Recorded data
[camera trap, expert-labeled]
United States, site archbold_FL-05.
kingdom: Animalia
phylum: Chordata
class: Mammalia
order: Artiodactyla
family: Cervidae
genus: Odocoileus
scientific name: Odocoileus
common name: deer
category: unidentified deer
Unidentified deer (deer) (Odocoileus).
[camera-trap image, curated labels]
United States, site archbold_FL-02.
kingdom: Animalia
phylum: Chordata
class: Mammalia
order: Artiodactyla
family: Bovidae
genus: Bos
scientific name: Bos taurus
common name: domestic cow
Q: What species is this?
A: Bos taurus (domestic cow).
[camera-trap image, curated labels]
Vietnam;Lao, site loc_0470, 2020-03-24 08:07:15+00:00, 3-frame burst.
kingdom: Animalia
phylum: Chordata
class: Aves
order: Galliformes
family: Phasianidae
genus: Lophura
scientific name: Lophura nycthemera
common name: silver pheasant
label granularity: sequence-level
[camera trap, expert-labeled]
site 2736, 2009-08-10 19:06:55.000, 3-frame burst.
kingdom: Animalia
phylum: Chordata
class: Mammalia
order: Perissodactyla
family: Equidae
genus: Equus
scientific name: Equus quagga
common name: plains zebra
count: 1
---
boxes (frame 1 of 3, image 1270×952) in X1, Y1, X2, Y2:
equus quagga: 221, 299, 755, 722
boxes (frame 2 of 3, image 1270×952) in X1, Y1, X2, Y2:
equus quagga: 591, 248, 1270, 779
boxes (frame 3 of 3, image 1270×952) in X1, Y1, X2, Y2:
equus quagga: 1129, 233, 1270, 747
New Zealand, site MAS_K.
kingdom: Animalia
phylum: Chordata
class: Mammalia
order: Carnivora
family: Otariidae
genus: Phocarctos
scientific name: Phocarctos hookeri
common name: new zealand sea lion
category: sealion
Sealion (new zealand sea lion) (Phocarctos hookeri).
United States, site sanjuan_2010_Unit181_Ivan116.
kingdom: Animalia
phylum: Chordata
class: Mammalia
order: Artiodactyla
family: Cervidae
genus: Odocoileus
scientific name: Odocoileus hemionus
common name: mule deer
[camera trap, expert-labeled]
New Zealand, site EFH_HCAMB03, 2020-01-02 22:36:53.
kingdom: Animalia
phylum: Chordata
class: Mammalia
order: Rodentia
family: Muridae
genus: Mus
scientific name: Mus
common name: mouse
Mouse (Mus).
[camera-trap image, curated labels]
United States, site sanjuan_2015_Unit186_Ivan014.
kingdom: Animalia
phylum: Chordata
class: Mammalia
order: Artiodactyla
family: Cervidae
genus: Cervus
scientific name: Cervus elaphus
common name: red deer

# Exercise aim
Report each line of the data in which "genus" occurs.

# Written response
genus: Odocoileus
genus: Bos
genus: Lophura
genus: Equus
genus: Phocarctos
genus: Odocoileus
genus: Mus
genus: Cervus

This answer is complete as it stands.